Exercise description
Say how many lines of the entries below include "trap", giving nothing but that number.

Stored items
»»
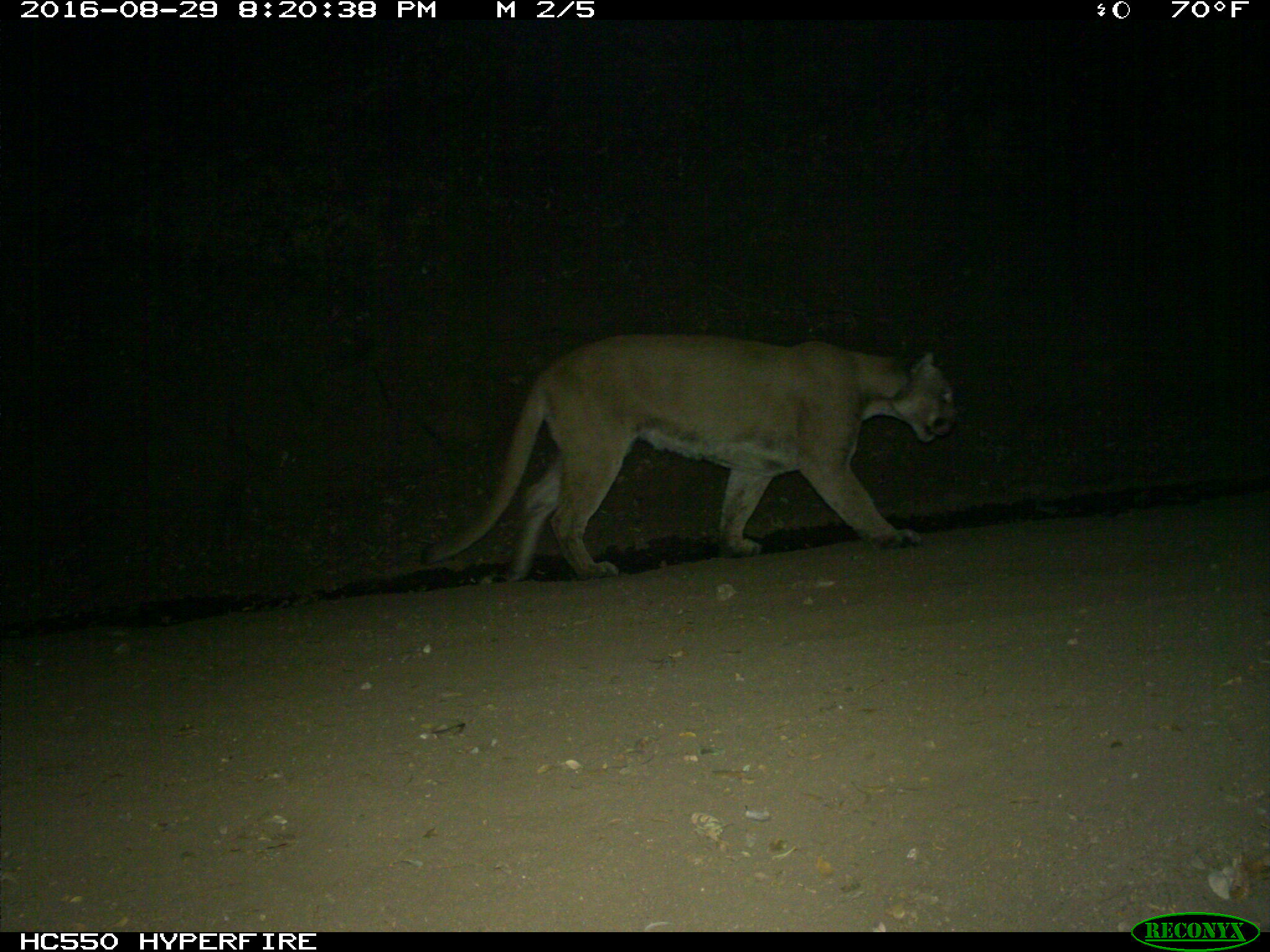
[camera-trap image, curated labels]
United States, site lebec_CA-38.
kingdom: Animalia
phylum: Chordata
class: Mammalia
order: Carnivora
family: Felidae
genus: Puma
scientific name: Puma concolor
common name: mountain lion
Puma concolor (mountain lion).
««
»»
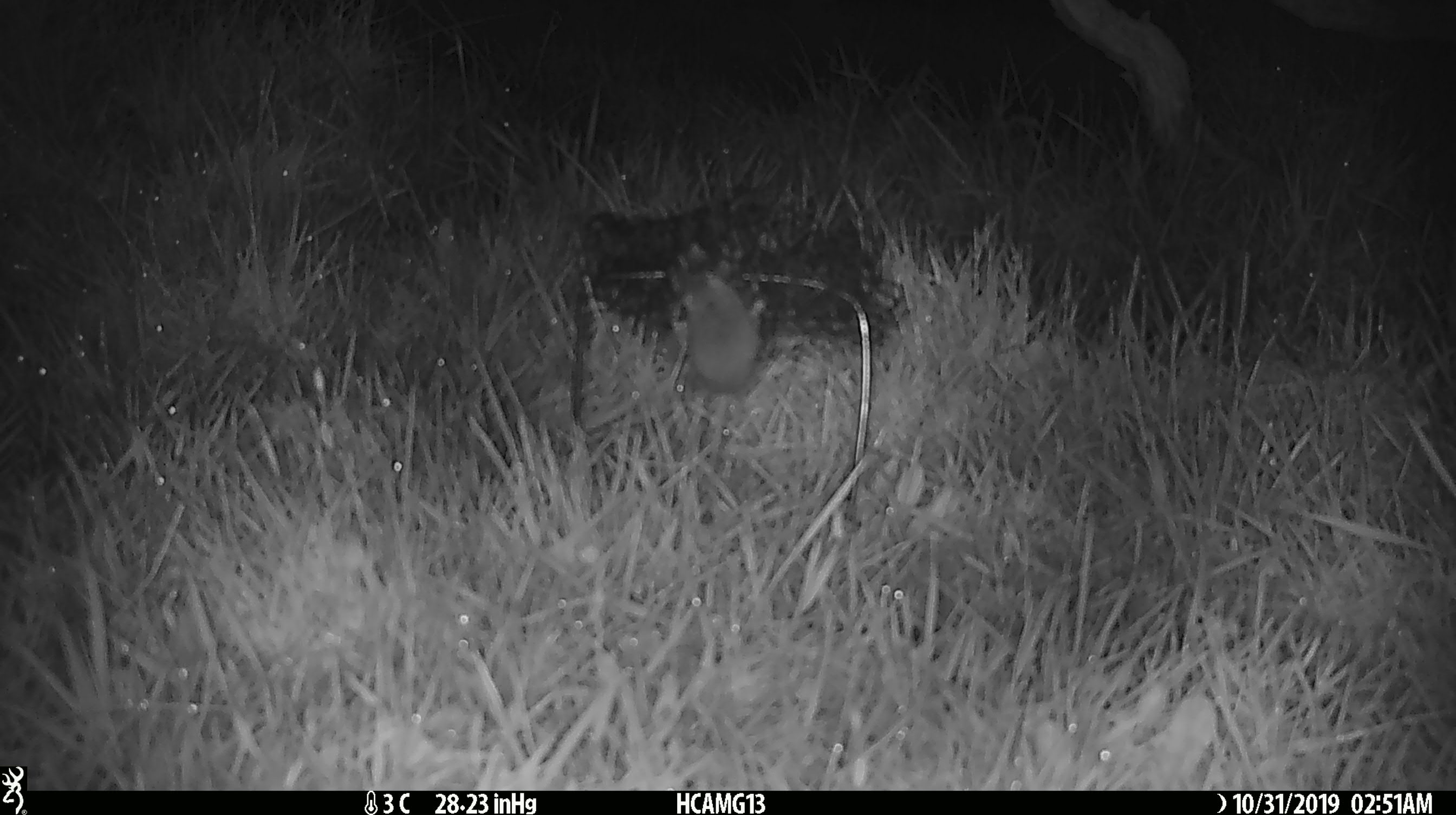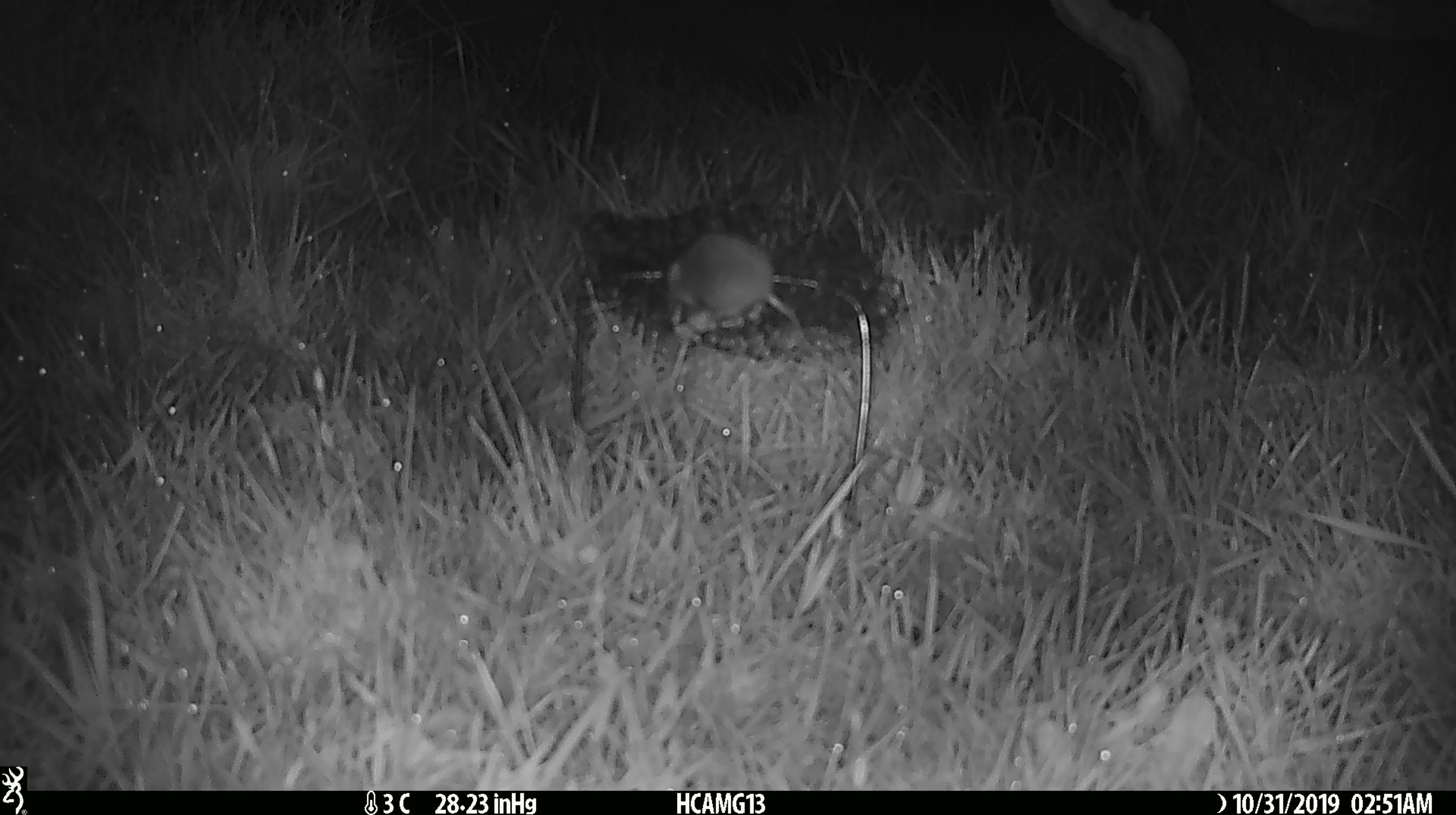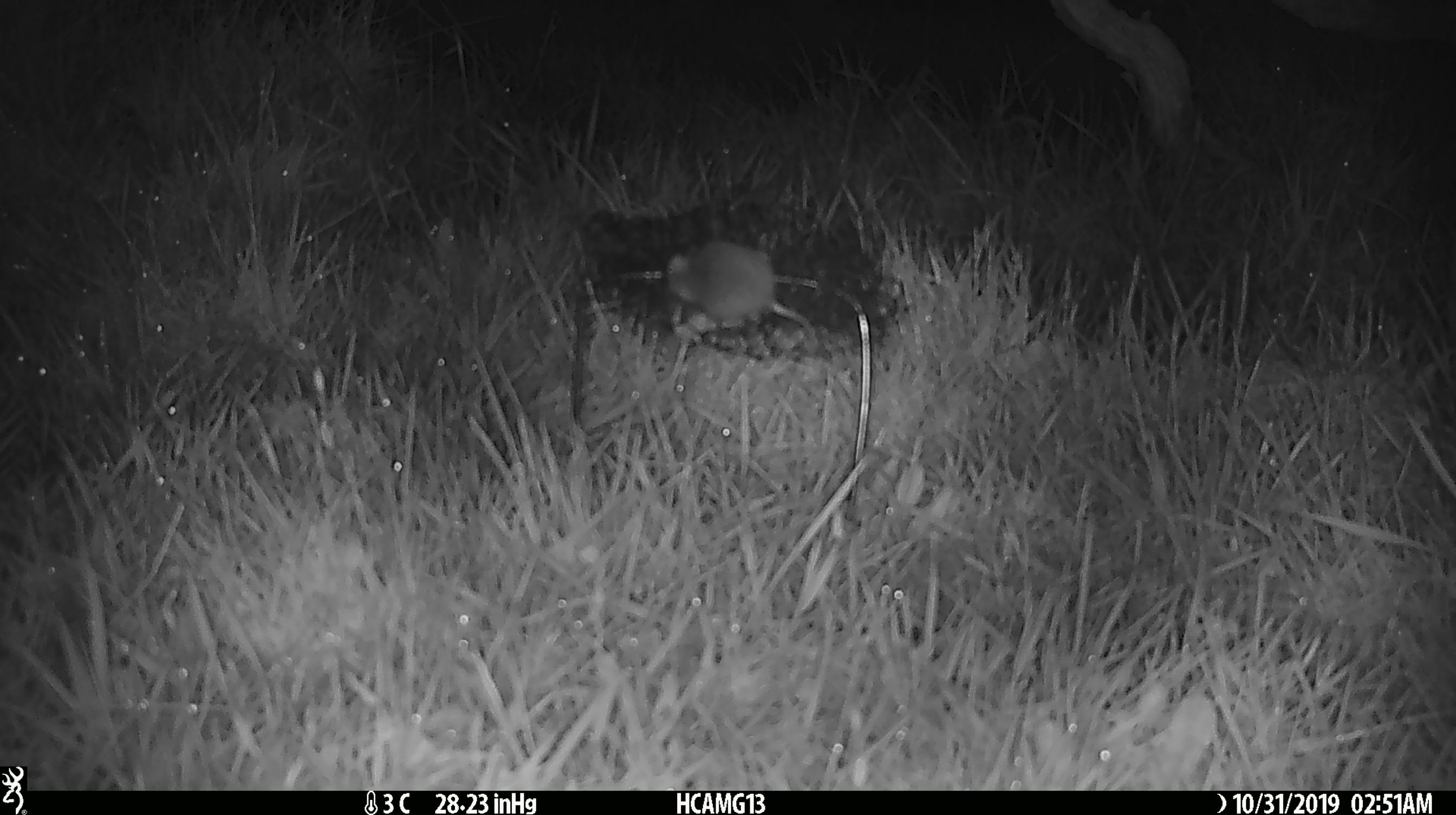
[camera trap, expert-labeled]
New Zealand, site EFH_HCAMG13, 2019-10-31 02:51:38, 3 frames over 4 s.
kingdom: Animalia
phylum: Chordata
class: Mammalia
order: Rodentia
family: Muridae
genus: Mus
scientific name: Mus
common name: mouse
««
Reply to the exercise
2